▸ Required work: Rewrite the records from the line with "What is the separation" to the line with "2.65 meters", swapping "black jacket" for "dark coat" and leaving everything else unchanged.

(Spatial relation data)
+===+
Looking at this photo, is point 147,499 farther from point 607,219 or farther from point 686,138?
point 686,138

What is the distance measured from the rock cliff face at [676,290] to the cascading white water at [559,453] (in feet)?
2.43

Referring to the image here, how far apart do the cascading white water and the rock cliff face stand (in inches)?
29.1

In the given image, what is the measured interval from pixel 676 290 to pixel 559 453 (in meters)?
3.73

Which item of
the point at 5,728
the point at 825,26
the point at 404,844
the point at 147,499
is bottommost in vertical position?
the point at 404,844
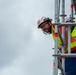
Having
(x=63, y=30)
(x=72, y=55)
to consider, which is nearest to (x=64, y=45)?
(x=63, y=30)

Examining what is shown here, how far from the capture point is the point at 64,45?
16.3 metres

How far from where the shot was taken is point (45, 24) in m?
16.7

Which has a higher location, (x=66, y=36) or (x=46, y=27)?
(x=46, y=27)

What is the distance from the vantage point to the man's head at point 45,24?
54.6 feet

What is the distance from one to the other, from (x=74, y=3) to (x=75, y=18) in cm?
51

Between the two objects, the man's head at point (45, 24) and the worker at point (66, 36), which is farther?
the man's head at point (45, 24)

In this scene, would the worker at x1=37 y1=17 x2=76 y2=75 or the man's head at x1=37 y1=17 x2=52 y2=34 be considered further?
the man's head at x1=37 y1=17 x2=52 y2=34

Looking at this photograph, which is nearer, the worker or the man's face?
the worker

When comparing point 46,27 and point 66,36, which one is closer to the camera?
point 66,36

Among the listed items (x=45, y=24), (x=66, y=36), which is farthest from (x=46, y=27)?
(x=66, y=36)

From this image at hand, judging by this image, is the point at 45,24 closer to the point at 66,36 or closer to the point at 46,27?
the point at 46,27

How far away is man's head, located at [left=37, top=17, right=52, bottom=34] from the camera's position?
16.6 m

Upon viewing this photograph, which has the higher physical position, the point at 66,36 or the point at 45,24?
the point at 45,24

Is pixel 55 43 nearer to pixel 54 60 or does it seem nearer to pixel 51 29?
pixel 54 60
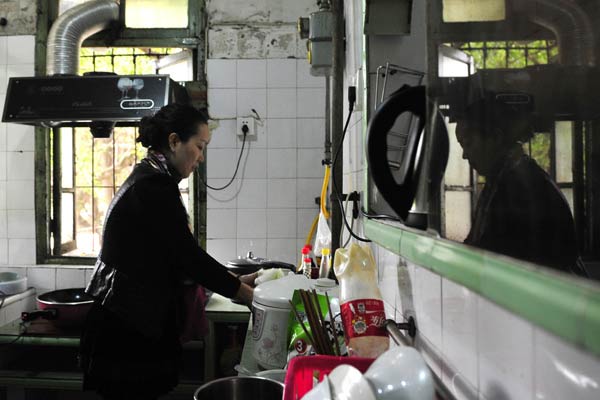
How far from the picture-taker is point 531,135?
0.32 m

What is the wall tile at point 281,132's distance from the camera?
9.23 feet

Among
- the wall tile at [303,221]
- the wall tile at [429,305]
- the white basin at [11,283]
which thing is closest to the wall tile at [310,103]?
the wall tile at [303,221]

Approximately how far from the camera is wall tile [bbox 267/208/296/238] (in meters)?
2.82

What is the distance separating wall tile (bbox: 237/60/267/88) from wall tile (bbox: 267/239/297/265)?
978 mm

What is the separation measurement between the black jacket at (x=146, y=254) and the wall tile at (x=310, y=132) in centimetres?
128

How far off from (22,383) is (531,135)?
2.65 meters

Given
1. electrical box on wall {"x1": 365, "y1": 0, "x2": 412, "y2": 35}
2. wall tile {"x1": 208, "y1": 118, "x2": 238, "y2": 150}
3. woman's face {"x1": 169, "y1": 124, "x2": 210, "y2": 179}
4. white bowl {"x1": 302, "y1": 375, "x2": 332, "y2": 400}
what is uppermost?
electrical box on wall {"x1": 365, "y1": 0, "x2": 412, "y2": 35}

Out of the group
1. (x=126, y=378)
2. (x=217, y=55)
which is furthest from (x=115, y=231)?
+===+
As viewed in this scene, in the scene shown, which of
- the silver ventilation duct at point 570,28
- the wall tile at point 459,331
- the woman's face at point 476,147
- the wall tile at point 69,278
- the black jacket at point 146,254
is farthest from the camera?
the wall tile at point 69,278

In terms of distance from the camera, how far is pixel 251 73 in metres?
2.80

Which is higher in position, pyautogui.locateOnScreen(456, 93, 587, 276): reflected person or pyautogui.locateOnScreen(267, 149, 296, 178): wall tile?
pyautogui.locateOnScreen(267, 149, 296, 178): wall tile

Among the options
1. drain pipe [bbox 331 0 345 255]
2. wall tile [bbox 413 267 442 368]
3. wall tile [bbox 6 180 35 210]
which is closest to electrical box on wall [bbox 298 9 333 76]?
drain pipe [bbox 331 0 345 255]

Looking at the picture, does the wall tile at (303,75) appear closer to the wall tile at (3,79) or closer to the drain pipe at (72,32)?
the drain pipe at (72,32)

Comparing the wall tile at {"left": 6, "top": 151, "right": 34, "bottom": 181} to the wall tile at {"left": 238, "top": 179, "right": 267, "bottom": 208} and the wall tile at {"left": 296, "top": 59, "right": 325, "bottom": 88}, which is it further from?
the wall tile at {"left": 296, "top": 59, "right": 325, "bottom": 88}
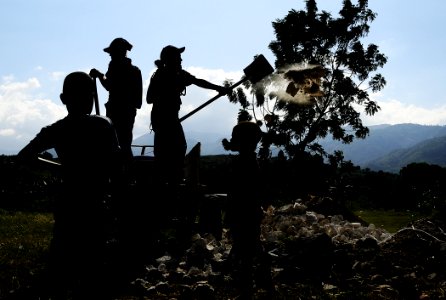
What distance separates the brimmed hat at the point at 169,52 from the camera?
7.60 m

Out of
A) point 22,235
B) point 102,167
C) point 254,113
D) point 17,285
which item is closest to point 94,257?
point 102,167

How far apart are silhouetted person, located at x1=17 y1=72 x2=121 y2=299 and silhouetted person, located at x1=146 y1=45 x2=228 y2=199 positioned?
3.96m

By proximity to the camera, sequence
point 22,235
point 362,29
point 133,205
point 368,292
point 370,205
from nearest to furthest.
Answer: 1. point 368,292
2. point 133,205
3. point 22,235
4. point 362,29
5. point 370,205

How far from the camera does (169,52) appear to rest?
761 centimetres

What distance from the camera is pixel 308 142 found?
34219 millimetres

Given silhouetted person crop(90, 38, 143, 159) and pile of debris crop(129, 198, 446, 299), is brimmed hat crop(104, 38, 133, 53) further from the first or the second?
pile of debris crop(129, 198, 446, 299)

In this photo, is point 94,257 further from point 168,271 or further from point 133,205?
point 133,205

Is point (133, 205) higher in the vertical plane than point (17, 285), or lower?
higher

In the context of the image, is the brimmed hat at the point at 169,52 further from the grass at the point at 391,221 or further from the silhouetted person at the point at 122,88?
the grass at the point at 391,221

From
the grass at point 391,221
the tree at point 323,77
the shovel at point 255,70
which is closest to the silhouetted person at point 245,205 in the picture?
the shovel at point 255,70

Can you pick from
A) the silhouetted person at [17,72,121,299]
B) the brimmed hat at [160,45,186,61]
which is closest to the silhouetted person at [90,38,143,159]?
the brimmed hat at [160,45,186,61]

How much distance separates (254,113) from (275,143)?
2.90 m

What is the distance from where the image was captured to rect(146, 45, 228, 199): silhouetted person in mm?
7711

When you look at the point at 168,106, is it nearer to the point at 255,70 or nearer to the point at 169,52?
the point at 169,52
+===+
▸ Solution to this problem:
What is the separation measurement between the dark coat at (x=146, y=254) and the wall tile at (x=310, y=132) in centimetres?
128

How far off from (22,383) is (531,135)?
2.65 meters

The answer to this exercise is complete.